Brush up your writing skills if you want to get published

Well-written academic papers are far more likely to pass editorial scrutiny. Matthew Reisz reports

April 16, 2009

Getting into print is often a crucial challenge for doctoral students and early-career academics hoping to ascend to the next level.

This accounts for the turnout of almost 70 members of the Newer Researchers Network - including experts in bumblebees, children's rights and the novels of Graham Greene - for a workshop on "Academic Writing Skills and Getting Published", held by the Society for Research into Higher Education last week.

The workshop's first session was led by Simon Lygo-Baker, assistant director (policy) of King's Learning Institute at King's College London.

Far too many authors "fail to think of the relevance of what they write about, confuse readers and go off on tangents", he said. "You need to keep things relevant and interesting for an audience."

Even writing for specialist journals required reaching out beyond the very intimate kind of "dialogue" that doctoral students have with their supervisors and external examiners, he added.

The odds can seem daunting.
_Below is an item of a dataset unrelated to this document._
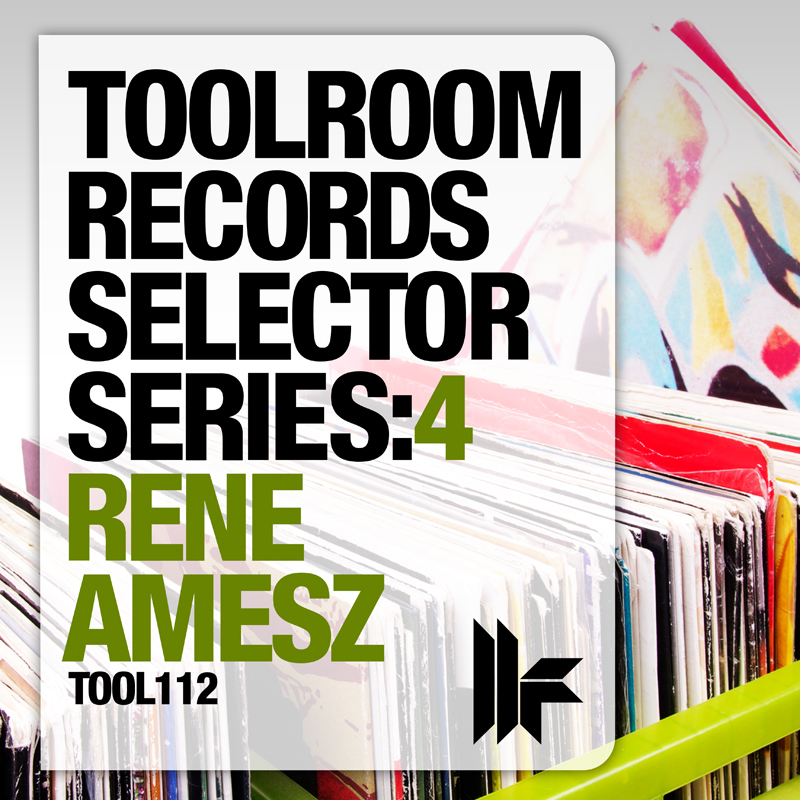 Toolroom Records Selector Series: 4 Rene Amesz (DJ Mix) - DJ Mix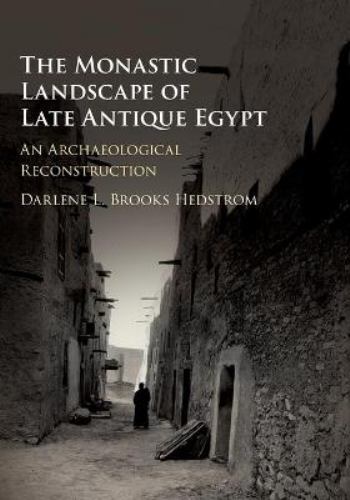 The Monastic Landscape of Late Antique Egypt An Archaeological Reconstruction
Some editors reject 80 per cent of the material submitted and then publish only 4 to 5 per cent of what they send out to referees.
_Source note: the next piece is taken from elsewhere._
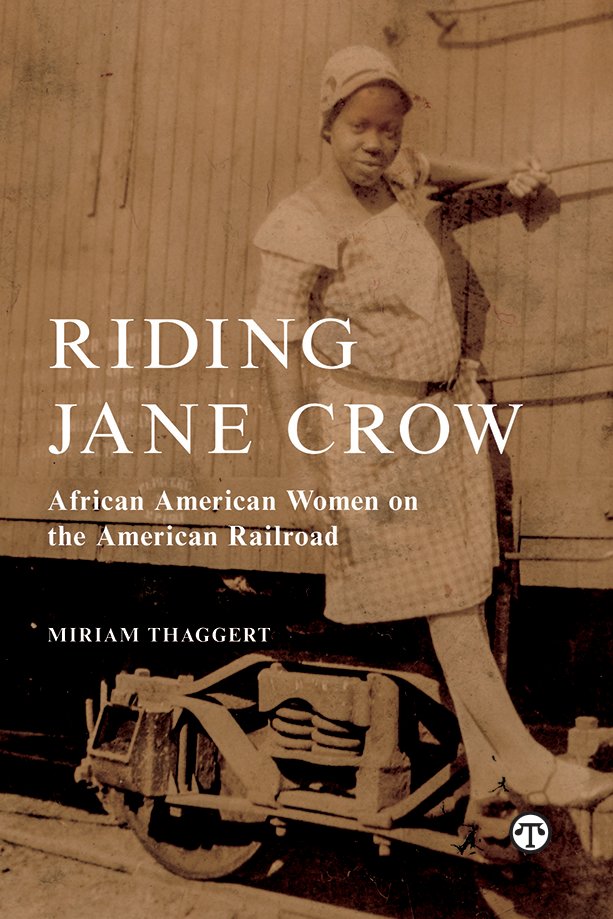 Riding Jane Crow: Black Women And The Railroad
Yet there are a number of routes that can make "the journey to publication less rocky and more stable", Mr Lygo-Baker said.

Many editors report vast numbers of submissions that read like drafts. They are often badly written, poorly constructed or focus on a topic that is parochial, overanalysed or long past its sell-by date, he added.

Others have no sense of the style of a particular journal, fail to address the major theoretical issues, take far too long to get to the point or offer "conclusions" that do not arise from what has gone before.

Anyone who avoids even these obvious traps should be well ahead of the game, he said.

Mr Lygo-Baker spoke of the personal satisfaction gained from having work published. He joked that there was nothing nicer than walking around with a publication one had written under one's arm and making casual references to it in conversation.

But ambitious academics must also strive to ensure that the people who can help build their careers read and remember what they write, so some of the principles that apply to journalism or thrillers apply to scholarly work, too.

"Give readers a hook or incentive at the start to grab their attention and get them involved," he suggested.

The ending is equally important: "Summarise your central claim at the end, so that people take away something concrete."

'Jump in and start'

In a later session, Rowena Murray, reader in education at the University of Strathclyde and the author of books including Writing for Academic Journals and How to Write a Thesis, turned to the theme of academic writing. The ideal, she said, is for scholars to be able to write on demand.

There is certainly a place for writers' retreats - particularly those operating on the "typing pool" model, allowing short periods of social interaction, rather than one of "solitary confinement" - which provide solid slabs of writing time, she said.

But it is also important to get into the habit of grabbing any spare time and using it to write.

"Snacking" can be just as effective as "bingeing" in getting an article or book written, so it is a mistake to assume one needs a weekend or even a week to write anything half-decent, Dr Murray added.

This, she said, is a recipe for procrastination interspersed with 18-hour writing marathons when one finally manages to carve out some free time.

A key technique, the audience heard, is "writing to prompts", which provide templates to help people "jump in and start".

A simple exercise on these lines demonstrated how much one can achieve in even five or ten minutes if one works within strict guidelines.

By building up their confidence, anyone can develop the behavioural techniques to smooth the path from non-writing to writing, Dr Murray stated, adding that similar prompts can also help to ensure that a thesis or journal article delivers what is expected and maximises its impact.

PhDs, for example, are meant to "internalise the debate" within controversial subject areas.

By consciously drawing on set phrases, such as "Some will argue that ..." or "Possible interpretations include ... ", writers can ensure that they package their research in the most appropriate way.

Yet amid many detailed suggestions, Dr Murray offered one essential principle: if you want to be an effective and productive writer, start writing now. Cutting the grass and cleaning the bathroom can wait.


A few extra tips from Simon Lygo-Baker:

  • Rejection by leading journals is the norm, so get used to it (but listen to any concrete criticism);
  • Do not "waste" too many good ideas in a single article;
  • Book reviewing is a good way to get a writing career up and running, but be careful who you criticise;
  • You don't have to include an invented word and a colon in the title of every journal article.

A few extra tips from Rowena Murray:

  • Use writing to develop, rather than just document, your ideas;
  • Always keep in mind - and make explicit - where your "original contribution" lies;
  • Learn to overcome your inner editor. Fight the temptation to stop and find references for everything as you write;
  • Defer the quality question: rough drafts are meant to be rough.